Source passage
========================
A new study involving more than 10,000 young children has found a connection between ear, nose, and throat (ENT) issues in early childhood and autism in later life.
While the causes of autism are likely a combination of genetic and environmental factors, early identification and treatment of ENT conditions could have long-term benefits on children’s quality of life and potentially provide more insight into the origin of autism, the scientists said.
The children’s mothers completed three questionnaires when their children became 18, 30, and 42 months old, which were designed to record the frequency of signs and symptoms related to ENT or any hearing problems. When their children reached ages 3, 6, and 9, the mothers completed another three questionnaires designed to detect behavioral traits characteristic of autism.
Overall, scientists identified 177 children with a probable diagnosis of autism, including 139 boys and 38 girls.
They also found that certain ENT symptoms—notably breathing through the mouth, snoring, ear pulling or poking, ears going red, deterioration of hearing during a cold, ear discharge, and rarely listening—were more commonly associated with high levels of autistic traits in aspects like speech coherence, social and communication issues, repetitive and abnormal behaviors, and sociability.
The results also showed that children with pus or sticky discharge from their ears were more than three times as likely to have traits associated with autism, specifically poor speech coherence. Those with deteriorated hearing during a cold were more than twice as likely to do so.
However, the scientists noted that these ENT symptoms are common in childhood, and only a small portion of children who had them were eventually diagnosed with autism.
========================
(Records from a data collection)
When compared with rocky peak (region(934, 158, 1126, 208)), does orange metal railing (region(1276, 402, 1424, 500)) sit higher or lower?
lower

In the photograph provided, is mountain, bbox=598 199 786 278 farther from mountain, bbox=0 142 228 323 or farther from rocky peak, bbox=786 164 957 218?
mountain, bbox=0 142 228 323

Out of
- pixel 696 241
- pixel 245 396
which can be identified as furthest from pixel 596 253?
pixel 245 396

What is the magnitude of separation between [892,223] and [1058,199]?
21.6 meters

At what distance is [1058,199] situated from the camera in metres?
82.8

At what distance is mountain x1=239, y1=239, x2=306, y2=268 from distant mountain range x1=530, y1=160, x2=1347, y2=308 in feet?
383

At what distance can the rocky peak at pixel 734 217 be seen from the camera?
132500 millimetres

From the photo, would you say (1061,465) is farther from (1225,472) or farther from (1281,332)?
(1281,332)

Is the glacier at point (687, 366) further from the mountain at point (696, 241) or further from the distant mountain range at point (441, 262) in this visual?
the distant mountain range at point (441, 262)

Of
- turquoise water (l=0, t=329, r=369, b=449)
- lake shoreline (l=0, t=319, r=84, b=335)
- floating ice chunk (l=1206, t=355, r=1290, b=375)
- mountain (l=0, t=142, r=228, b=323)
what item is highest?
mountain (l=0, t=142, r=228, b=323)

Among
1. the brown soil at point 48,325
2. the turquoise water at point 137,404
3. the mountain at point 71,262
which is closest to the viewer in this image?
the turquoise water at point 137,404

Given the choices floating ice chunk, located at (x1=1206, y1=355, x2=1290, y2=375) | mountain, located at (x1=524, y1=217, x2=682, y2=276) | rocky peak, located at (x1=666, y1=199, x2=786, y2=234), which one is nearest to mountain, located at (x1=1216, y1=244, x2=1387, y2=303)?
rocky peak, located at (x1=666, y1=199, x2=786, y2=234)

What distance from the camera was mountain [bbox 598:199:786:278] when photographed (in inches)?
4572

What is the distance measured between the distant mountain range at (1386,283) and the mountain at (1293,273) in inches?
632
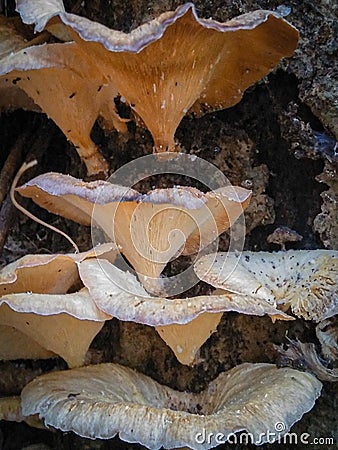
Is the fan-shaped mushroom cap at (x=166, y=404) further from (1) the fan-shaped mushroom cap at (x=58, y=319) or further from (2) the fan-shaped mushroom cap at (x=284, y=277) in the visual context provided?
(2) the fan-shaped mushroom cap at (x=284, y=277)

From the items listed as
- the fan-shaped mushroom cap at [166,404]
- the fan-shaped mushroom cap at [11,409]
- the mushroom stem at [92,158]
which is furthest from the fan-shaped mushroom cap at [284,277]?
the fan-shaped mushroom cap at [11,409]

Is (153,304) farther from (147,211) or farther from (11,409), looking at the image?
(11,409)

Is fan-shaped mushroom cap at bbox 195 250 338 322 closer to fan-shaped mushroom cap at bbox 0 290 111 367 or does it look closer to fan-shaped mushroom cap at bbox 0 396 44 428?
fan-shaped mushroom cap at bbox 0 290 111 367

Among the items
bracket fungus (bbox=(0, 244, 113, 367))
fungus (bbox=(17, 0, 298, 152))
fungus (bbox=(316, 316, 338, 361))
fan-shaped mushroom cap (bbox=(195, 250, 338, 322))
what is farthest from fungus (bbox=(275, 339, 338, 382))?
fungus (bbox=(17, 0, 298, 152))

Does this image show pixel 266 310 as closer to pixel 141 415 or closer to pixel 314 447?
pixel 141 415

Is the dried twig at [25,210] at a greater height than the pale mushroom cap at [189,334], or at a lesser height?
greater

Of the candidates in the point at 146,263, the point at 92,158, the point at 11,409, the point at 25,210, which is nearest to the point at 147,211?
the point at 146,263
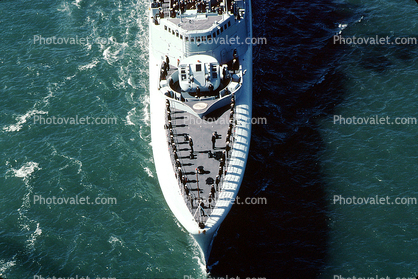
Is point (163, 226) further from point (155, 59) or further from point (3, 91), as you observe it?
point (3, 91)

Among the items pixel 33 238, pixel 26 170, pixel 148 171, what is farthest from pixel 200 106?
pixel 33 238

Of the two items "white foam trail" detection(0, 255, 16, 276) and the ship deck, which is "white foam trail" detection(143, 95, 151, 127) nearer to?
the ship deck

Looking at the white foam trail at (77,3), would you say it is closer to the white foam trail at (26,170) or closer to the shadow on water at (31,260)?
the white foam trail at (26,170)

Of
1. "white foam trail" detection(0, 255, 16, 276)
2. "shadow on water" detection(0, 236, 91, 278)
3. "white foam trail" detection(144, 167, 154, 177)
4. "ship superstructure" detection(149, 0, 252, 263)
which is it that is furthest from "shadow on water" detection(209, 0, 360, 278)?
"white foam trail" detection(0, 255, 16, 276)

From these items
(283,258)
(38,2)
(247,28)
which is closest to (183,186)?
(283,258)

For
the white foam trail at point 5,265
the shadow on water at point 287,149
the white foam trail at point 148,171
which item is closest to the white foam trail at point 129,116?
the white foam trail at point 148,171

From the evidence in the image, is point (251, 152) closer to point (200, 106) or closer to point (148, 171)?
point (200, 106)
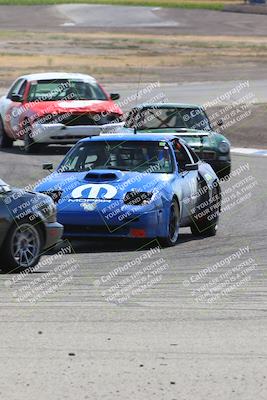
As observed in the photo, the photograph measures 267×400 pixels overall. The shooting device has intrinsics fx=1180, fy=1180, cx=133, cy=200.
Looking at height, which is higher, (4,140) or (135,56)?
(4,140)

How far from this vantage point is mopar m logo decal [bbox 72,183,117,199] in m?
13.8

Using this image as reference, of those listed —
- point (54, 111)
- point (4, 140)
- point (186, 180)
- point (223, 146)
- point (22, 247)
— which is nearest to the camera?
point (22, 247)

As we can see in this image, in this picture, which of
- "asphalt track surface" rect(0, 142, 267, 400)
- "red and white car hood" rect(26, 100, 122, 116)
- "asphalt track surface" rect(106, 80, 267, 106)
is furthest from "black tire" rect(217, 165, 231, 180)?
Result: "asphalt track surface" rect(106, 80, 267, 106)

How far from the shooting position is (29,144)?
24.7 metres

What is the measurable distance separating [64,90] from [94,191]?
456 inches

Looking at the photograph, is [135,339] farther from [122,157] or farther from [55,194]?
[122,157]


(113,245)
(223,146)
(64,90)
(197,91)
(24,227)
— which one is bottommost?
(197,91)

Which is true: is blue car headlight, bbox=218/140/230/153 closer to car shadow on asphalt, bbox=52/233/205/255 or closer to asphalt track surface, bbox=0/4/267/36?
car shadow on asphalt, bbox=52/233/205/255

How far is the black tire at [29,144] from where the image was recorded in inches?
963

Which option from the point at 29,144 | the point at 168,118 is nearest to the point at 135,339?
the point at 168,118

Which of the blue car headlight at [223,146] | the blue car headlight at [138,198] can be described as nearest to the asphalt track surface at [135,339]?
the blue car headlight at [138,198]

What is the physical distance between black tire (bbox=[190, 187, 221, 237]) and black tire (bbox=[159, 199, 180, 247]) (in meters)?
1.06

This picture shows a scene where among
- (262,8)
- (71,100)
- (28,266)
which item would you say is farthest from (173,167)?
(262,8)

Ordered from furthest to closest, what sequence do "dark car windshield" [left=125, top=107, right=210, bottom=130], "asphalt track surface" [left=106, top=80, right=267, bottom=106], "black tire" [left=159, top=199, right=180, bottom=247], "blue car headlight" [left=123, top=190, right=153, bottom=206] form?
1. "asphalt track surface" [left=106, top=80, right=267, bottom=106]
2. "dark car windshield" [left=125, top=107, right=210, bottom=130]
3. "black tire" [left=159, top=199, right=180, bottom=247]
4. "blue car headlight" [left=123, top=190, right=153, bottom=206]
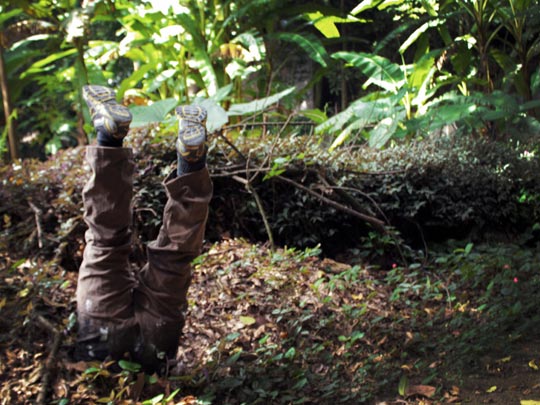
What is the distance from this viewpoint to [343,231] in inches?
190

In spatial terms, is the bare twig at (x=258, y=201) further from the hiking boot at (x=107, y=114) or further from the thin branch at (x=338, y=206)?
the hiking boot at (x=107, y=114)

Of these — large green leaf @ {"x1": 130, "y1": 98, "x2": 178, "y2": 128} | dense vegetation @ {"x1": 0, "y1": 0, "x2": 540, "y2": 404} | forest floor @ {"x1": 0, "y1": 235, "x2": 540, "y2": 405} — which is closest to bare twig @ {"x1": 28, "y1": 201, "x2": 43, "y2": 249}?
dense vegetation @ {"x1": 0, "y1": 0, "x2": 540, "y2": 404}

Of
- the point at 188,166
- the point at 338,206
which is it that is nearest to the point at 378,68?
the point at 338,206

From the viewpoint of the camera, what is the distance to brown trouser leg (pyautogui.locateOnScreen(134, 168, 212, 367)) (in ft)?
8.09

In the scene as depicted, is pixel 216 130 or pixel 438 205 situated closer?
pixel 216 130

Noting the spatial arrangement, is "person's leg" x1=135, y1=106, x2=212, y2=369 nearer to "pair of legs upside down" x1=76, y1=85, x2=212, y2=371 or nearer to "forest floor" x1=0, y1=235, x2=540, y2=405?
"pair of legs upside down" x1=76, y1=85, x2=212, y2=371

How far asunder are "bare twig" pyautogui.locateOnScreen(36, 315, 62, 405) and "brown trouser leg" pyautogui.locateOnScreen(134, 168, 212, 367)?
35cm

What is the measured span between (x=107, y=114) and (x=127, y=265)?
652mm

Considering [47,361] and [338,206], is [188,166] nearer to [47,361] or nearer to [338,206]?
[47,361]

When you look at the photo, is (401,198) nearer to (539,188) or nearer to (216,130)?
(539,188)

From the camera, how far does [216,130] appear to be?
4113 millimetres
========================
Work task 1
In the autism study passage, how many children did the scientists identify with a probable diagnosis of autism?
Work task 2
Reproduce the part of the autism study passage starting at "A new study" and ending at "characteristic of autism.".

Expected output 1
177 children, including 139 boys and 38 girls.

Expected output 2
A new study involving more than 10,000 young children has found a connection between ear, nose, and throat (ENT) issues in early childhood and autism in later life.
While the causes of autism are likely a combination of genetic and environmental factors, early identification and treatment of ENT conditions could have long-term benefits on children’s quality of life and potentially provide more insight into the origin of autism, the scientists said.
The children’s mothers completed three questionnaires when their children became 18, 30, and 42 months old, which were designed to record the frequency of signs and symptoms related to ENT or any hearing problems. When their children reached ages 3, 6, and 9, the mothers completed another three questionnaires designed to detect behavioral traits characteristic of autism.